◆ Input data
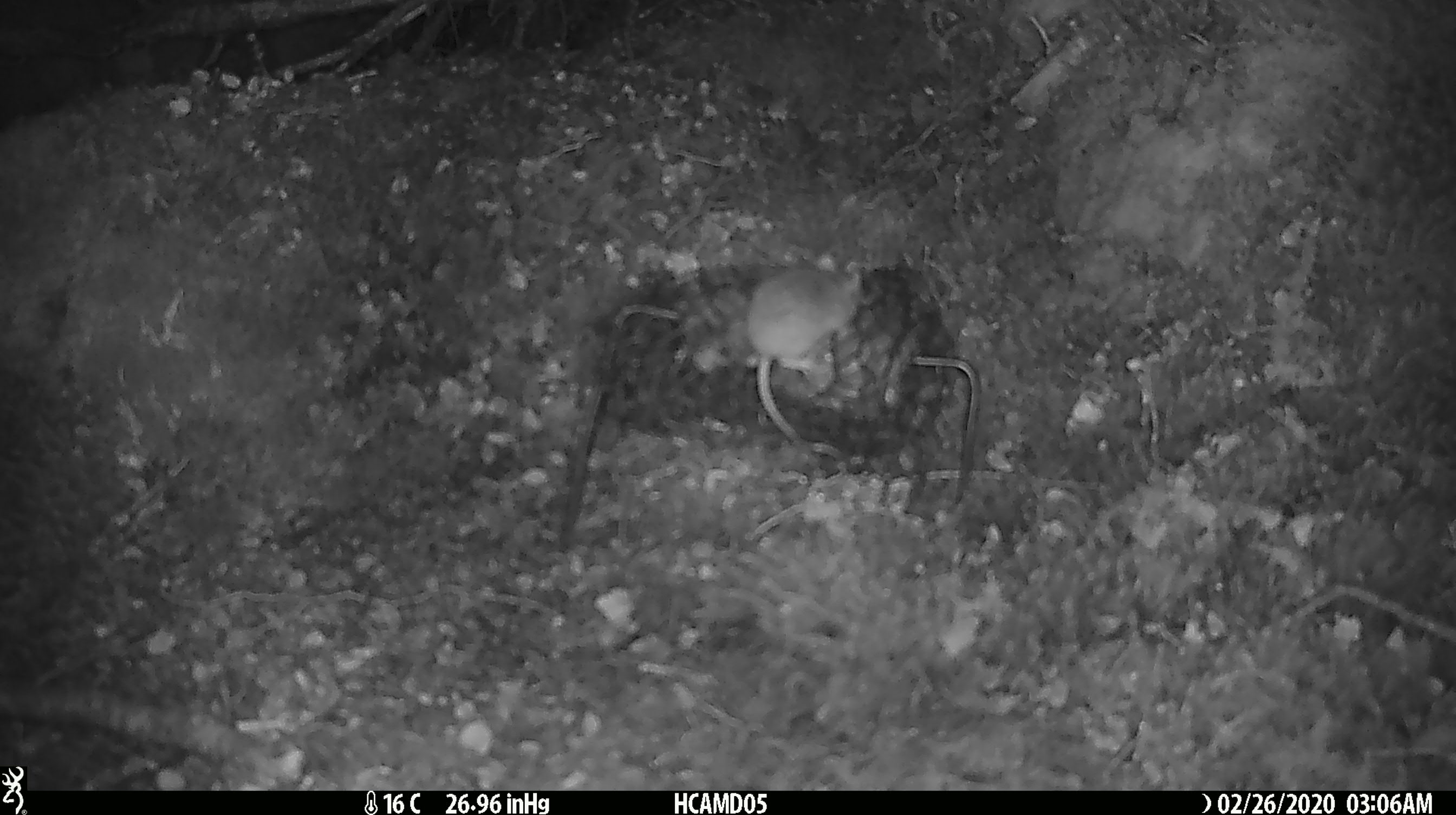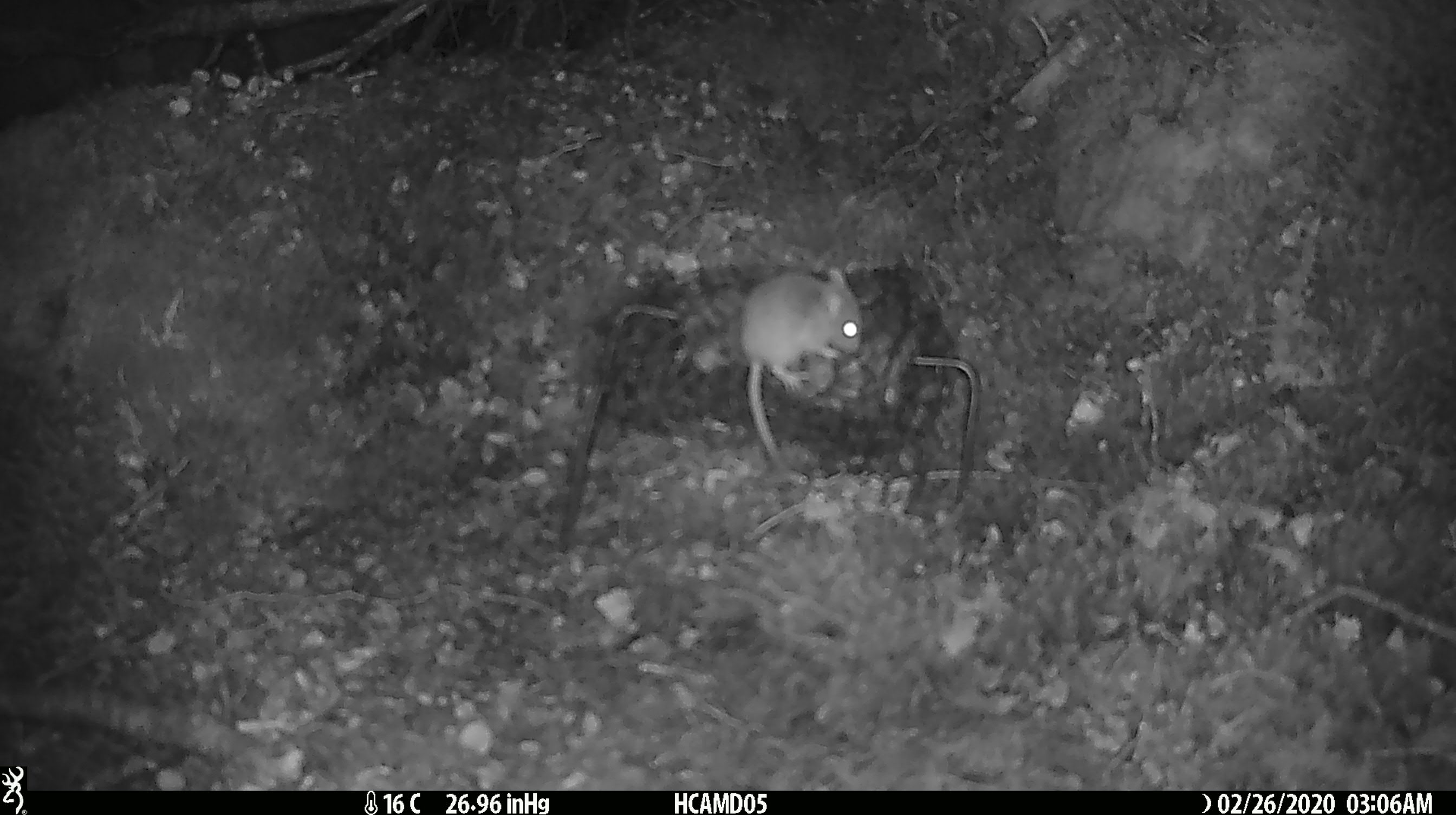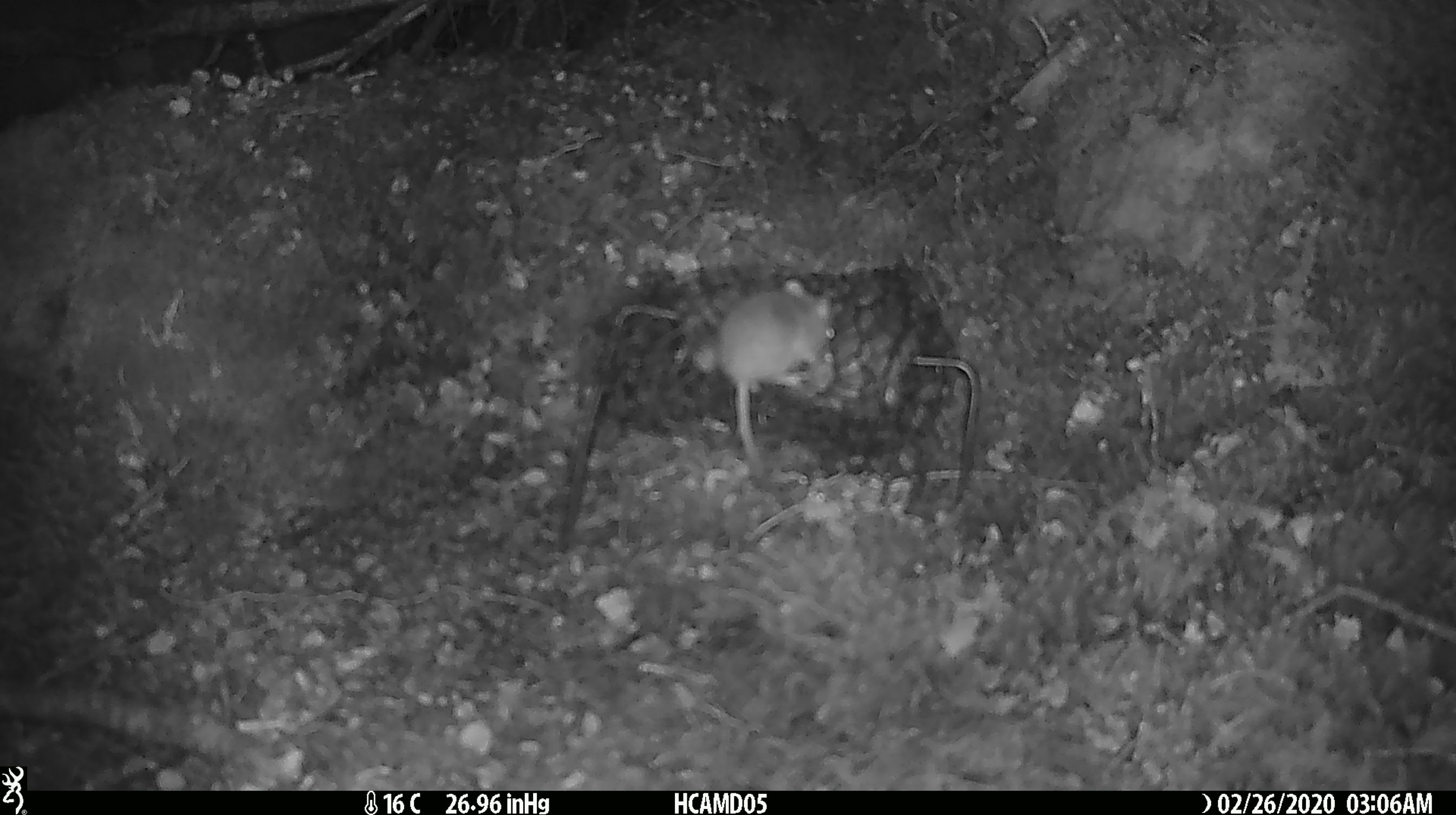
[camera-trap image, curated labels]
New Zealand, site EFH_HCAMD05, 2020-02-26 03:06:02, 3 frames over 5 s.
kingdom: Animalia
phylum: Chordata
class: Mammalia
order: Rodentia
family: Muridae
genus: Mus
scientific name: Mus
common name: mouse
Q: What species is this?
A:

◆ Description of the task
Output, exactly, all the records above; include no pictures.

◆ Response to the task
[camera-trap image, curated labels]
New Zealand, site EFH_HCAMD05, 2020-02-26 03:06:02, 3 frames over 5 s.
kingdom: Animalia
phylum: Chordata
class: Mammalia
order: Rodentia
family: Muridae
genus: Mus
scientific name: Mus
common name: mouse
Q: What species is this?
A:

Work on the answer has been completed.